(ZU ERLEDIGENDE AUFGABEN):
1) Geben Sie aus dem Bericht über die Landespflegetage 2022 den Abschnitt von "25. Januar 2022: Grün" bis "virtuellen Konferenz begrüßen." wortgetreu wieder.
2) Erklären Sie in ein bis drei Sätzen, wovon es laut dem Bericht über die Landespflegetage 2022 abhängt, ob einem Vortrag eine Verlinkung zu seiner Zusammenfassung beigefügt ist.

(AUSGEWÄHLTER AUSZUG):
--
Nachlese 54. Landespflegetage 2022
Grün.er.leben – natürlich bauen

Logo der Landespflegetage 2022 bestehend aus verschiedenen Kacheln.

Erneut fanden die Landespflegetage als Online-Veranstaltung statt, zum zweiten Mal in Folge seit 2021. Dabei verfolgten am 25. und 26. Januar 2022 zusammen knapp 850 Gäste die verschiedenen Vorträge aus dem Sendestudio der LWG, sowie der live zugeschalteten Referenten aus Leipzig und Coburg. In einer abschließenden Expertenrunde wurden jeweils Fragen aus dem Chat beantwortet.

    An den beiden Tagen traten die folgenden Referentinnen und Referenten auf. Soweit verfügbar sind auch Verlinkungen zu den Zusammenfassungen der Vorträge angefügt.

    25. Januar 2022: Grün erbauen und Pflanzen erleben - Tagungsbeiträge

    Grün erbauen

    Der erste Tag unserer Fachtagung verband die Bautechnik mit der Pflanze. Dazu konnte Moderator und Institutsleiter Jürgen Eppel 400 Teilnehmerinnen und Teilnehmer für die folgenden Referate zur virtuellen Konferenz begrüßen.
--
(LISTE DER DATENSÄTZE):
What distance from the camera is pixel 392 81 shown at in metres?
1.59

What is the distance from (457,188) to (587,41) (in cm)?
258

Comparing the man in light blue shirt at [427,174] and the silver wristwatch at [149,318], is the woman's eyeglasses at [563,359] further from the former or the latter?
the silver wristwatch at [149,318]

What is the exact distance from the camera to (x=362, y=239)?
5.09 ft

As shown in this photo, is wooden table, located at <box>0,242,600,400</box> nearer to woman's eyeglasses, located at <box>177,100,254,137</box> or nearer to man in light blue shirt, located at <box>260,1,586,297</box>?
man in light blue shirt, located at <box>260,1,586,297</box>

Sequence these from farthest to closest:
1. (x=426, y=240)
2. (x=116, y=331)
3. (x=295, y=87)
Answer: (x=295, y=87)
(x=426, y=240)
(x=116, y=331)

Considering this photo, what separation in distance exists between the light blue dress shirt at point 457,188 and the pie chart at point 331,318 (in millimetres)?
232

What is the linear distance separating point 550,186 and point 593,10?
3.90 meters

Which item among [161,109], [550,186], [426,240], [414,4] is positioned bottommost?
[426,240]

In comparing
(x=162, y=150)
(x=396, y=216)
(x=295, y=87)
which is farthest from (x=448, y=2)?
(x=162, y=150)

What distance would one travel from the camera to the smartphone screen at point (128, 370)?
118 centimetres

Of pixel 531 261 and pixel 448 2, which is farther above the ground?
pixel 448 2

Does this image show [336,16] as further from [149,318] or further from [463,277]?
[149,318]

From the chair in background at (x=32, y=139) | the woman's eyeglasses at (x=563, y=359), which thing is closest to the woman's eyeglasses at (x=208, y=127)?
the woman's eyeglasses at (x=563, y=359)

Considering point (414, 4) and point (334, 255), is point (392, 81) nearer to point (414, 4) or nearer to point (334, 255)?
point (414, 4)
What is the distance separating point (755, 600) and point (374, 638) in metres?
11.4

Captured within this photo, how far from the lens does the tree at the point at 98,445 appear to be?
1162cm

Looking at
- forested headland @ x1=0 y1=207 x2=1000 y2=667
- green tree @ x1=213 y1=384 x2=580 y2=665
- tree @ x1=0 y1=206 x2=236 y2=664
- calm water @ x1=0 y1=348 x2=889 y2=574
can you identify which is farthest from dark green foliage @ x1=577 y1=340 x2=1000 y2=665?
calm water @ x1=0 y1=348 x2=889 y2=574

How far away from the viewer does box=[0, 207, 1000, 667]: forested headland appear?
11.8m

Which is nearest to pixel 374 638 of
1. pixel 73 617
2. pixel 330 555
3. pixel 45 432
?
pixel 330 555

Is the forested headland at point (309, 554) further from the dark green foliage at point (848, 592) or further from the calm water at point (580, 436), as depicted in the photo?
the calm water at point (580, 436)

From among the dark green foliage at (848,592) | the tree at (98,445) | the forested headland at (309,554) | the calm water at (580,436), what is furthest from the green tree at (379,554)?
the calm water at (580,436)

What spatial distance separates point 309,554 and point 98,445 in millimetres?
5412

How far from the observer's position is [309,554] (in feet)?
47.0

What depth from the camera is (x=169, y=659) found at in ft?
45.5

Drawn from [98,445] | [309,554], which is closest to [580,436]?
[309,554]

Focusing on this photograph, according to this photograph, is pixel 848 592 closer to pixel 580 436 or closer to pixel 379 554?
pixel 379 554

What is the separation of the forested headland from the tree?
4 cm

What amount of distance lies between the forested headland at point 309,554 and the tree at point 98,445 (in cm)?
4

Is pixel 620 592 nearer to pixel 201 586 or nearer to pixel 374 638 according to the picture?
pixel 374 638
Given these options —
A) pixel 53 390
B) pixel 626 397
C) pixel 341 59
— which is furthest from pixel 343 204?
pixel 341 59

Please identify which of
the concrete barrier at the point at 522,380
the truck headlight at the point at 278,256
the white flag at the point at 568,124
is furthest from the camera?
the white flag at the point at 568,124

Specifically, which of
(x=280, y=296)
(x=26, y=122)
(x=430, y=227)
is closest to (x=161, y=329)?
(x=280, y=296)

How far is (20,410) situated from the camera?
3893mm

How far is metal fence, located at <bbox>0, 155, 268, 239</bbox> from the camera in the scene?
--
(LÖSUNGEN JE AUFGABE):
1)
25. Januar 2022: Grün erbauen und Pflanzen erleben - Tagungsbeiträge

    Grün erbauen

    Der erste Tag unserer Fachtagung verband die Bautechnik mit der Pflanze. Dazu konnte Moderator und Institutsleiter Jürgen Eppel 400 Teilnehmerinnen und Teilnehmer für die folgenden Referate zur virtuellen Konferenz begrüßen.

2) Verlinkungen zu den Zusammenfassungen der Vorträge sind nur angefügt, soweit sie verfügbar sind.